Your assignment: Within the lines below, the span from the line with "Imagem mostra dois" to the line with "Brooklyn Desk by Oeuf (via design-milk.com)", both ends included, is to be reproduced exactly, with pictures omitted.

Material shown:
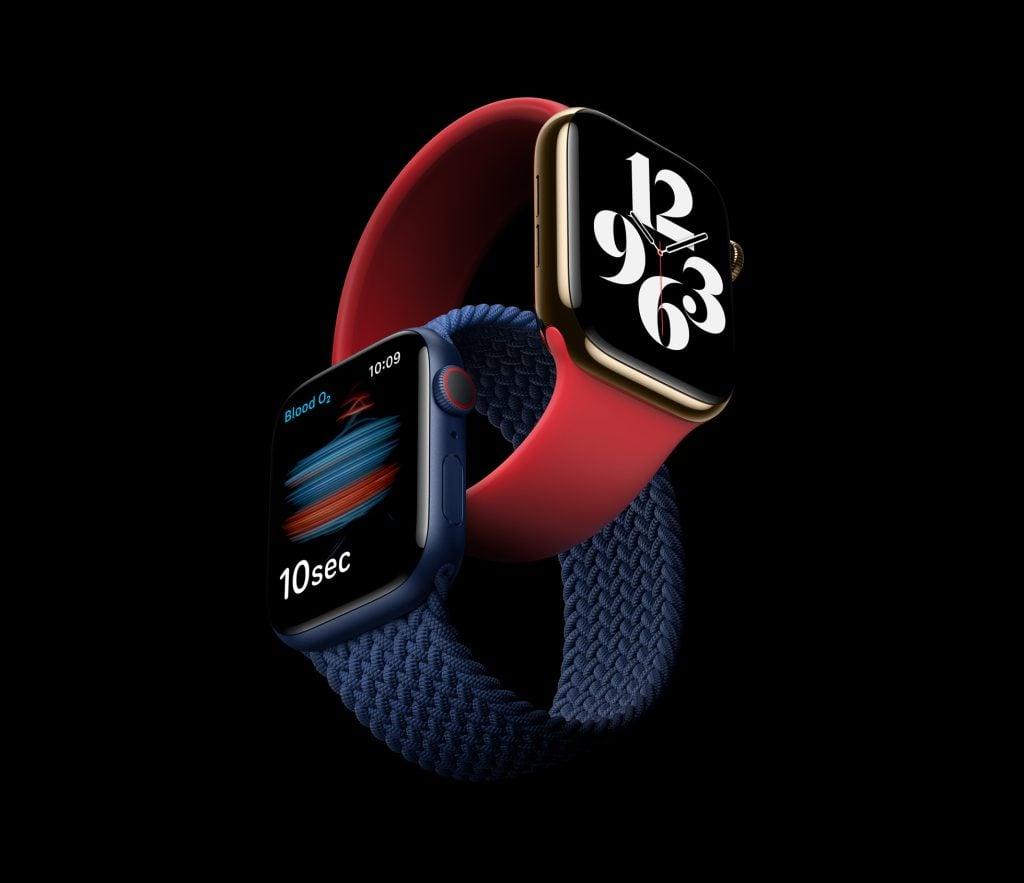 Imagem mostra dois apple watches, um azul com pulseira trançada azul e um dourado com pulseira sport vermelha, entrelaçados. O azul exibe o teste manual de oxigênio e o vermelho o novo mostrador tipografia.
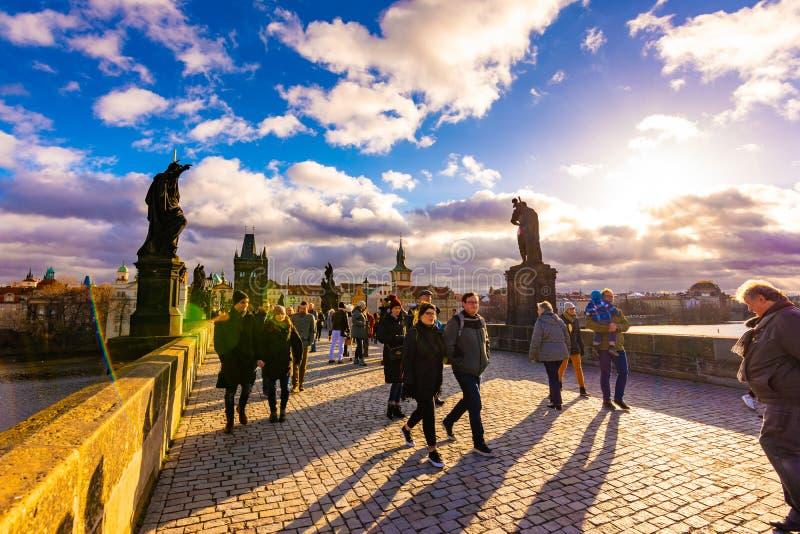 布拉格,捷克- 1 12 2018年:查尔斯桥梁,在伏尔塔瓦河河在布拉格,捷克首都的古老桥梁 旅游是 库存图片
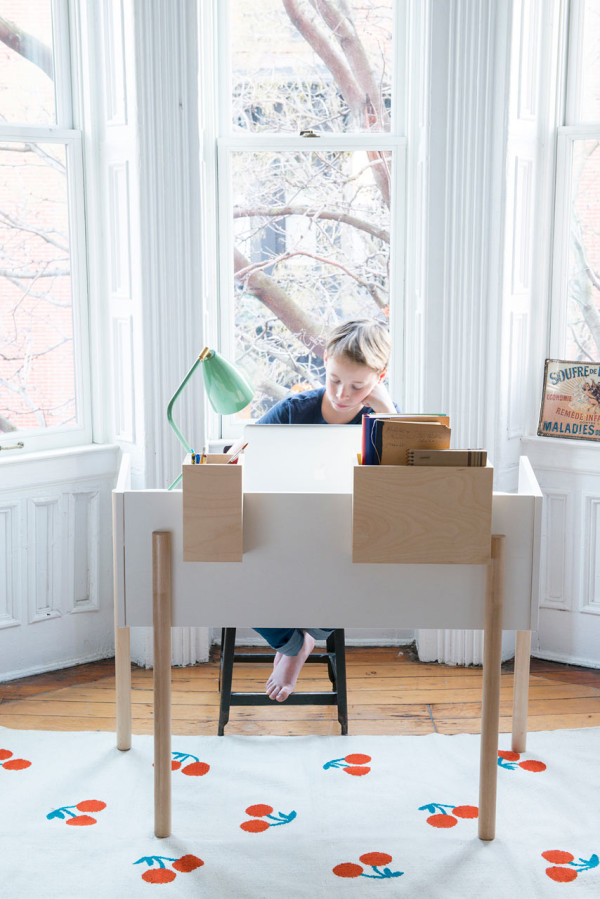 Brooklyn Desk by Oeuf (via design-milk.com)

--

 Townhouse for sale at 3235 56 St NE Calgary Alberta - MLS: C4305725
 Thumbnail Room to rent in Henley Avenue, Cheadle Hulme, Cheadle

==

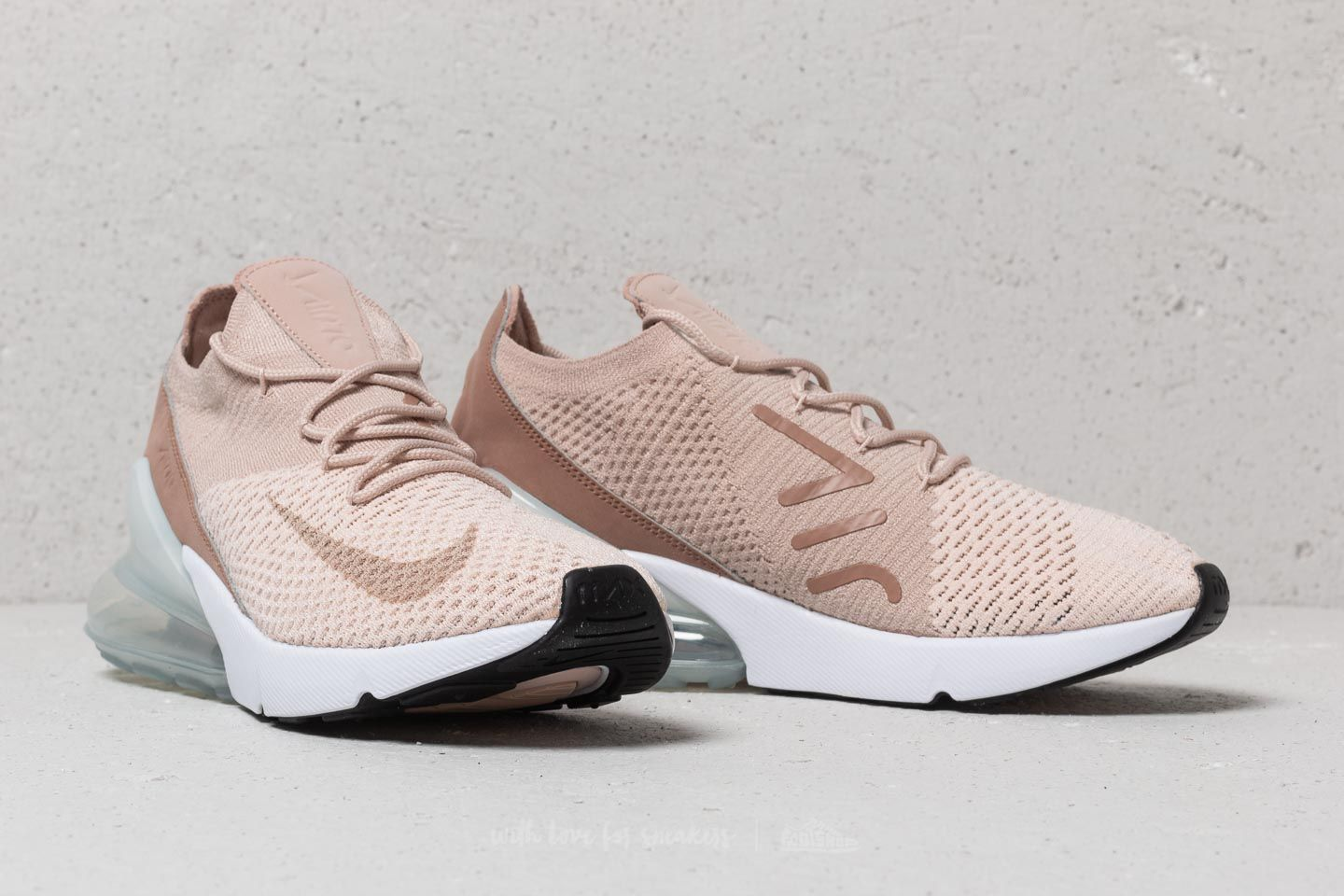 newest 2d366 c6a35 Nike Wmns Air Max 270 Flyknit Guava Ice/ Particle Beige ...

Finished exercise:
 Imagem mostra dois apple watches, um azul com pulseira trançada azul e um dourado com pulseira sport vermelha, entrelaçados. O azul exibe o teste manual de oxigênio e o vermelho o novo mostrador tipografia.
 布拉格,捷克- 1 12 2018年:查尔斯桥梁,在伏尔塔瓦河河在布拉格,捷克首都的古老桥梁 旅游是 库存图片
 Brooklyn Desk by Oeuf (via design-milk.com)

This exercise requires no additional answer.